§ Problems to work on
a – By how much could emissions from the fertilizer sector fall by 2050 if all the mitigations analyzed were put in place, according to the fertilizer emissions text?
b – For each statement, answer yes or no to show whether it agrees with the fertilizer emissions text, and quote the words from the text that decide it. (i) Most fertilizer emissions happen during production. (ii) Nitrification inhibitors are likely to raise the cost of fertilizers. (iii) The C-THRU project involves researchers from four UK and US universities.

§ Provided passage
··········
By combining the production and consumption of nitrogen fertilizers with regional emission factors across nine globe regions, the researchers were able to map the global flows of manure and synthetic fertilizers as well as their emissions for 2019 along all phases of the lifecycle.
After conducting their examination, the researchers discovered that, in contrast to many other products, the majority of fertilizer emissions happen during consumption rather than during production.
“It was surprising that this was the major source of emissions,” said Serrenho. “But only after quantifying all emissions, at every point of the lifecycle, can we then start looking at different mitigation methods to reduce emissions without a loss of productivity.”
Researchers compiled and calculated the maximum theoretical impact of various mitigation strategies. Although the majority of these are already known, their full potential impact has not yet been determined.
Ammonia synthesis accounts for the majority of emissions from the manufacture of synthetic fertilizers, which are also a result of some of the chemical processes involved. The industry’s decarbonization of heating and hydrogen production would be the most efficient mitigation at the production stage.
In addition, fertilizers might contain substances known as nitrification inhibitors, which stop bacteria from generating nitrous oxide. However, these chemicals are likely to make fertilizers more expensive.
“If we’re going to make fertilizers more expensive, then there needs to be some sort of financial incentive to farmers and to fertilizer companies,” said Serrenho. “Farming is an incredibly tough business as it is, and farmers aren’t currently rewarded for producing lower emissions.”
The single most effective way to reduce fertilizer-associated emissions, however, would be to reduce the amount of fertilizers that we use.
“We’re incredibly inefficient in our use of fertilizers,” said Serrenho. “We’re using far more than we need, which is economically inefficient and that’s down to farming practices. If we used fertilizer more efficiently, we would need substantially less fertilizer, which would reduce emissions without affecting crop productivity.”
The researchers also examined the mix of fertilizers used around the world, which differs by region. According to the researchers, switching from some of the fertilizers that produce the most emissions, such urea, to ammonium nitrate could further lower emissions by 20% to 30%. However, this would only be beneficial after decarbonising the fertilizer industry.
“There are no perfect solutions,” said Serrenho. “We need to rethink how we produce food, and what sorts of economic incentives work best. Perhaps that means paying farmers to produce fewer emissions, perhaps that means paying more for food. We need to find the right mix of financial, technological and policy solutions to reduce emissions while keeping the world fed.”
Serrenho and Gao estimate that by implementing all the mitigations they analyzed, emissions from the fertilizer sector could be reduced by as much as 80% by 2050.
“Our work gives us a good idea of what’s technically possible, what’s big, and where interventions would be meaningful it’s important that we aim interventions at what matters the most, in order to make fast and meaningful progress in reducing emissions,” said Serrenho.
The research was part of the C-THRU project, led by Professor Jonathan Cullen, where researchers from four UK and US Universities are working to bring clarity to the emissions from the global petrochemical supply chain.
··········
§ Collected data
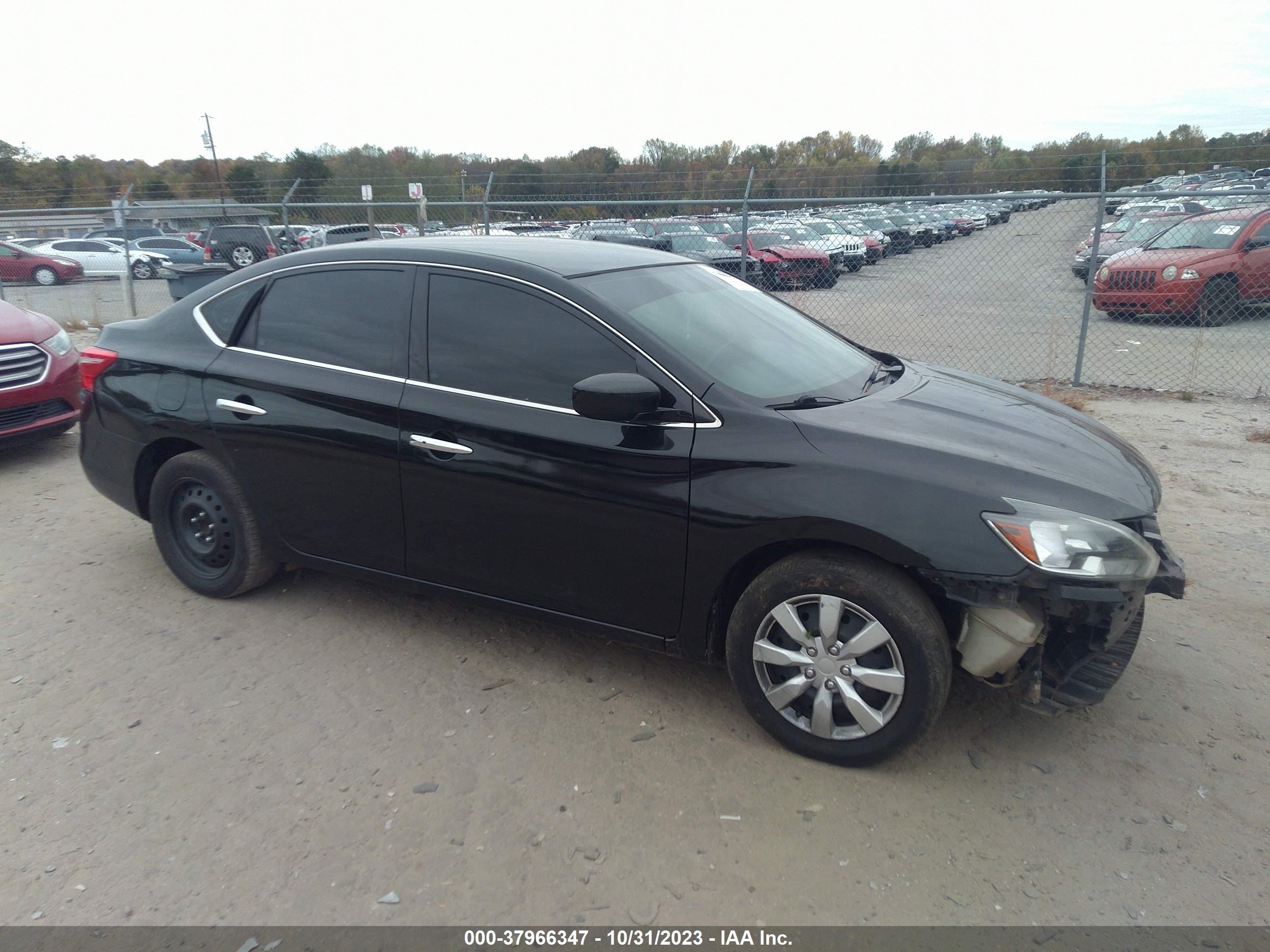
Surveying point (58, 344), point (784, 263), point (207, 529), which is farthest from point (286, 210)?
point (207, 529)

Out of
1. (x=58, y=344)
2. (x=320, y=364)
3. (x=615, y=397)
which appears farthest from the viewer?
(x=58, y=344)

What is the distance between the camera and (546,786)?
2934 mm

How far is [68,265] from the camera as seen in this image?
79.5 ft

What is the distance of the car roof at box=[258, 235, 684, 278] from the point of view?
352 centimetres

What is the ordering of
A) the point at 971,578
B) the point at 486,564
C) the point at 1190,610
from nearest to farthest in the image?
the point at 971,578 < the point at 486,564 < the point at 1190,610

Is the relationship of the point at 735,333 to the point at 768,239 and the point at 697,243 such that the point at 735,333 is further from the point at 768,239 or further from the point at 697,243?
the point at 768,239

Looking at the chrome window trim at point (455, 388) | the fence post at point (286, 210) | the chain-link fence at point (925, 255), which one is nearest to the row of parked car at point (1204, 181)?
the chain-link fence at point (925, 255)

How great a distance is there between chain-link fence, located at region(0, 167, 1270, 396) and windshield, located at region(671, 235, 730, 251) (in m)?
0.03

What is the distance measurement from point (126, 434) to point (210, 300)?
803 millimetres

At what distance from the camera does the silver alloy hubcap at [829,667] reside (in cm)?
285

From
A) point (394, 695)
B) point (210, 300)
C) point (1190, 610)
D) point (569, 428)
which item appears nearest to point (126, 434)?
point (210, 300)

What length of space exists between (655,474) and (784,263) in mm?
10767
··········
§ Results
a – By as much as 80%.

b –
(i) No: "the majority of fertilizer emissions happen during consumption rather than during production."
(ii) Yes: "these chemicals are likely to make fertilizers more expensive."
(iii) Yes: "researchers from four UK and US Universities are working to bring clarity to the emissions from the global petrochemical supply chain."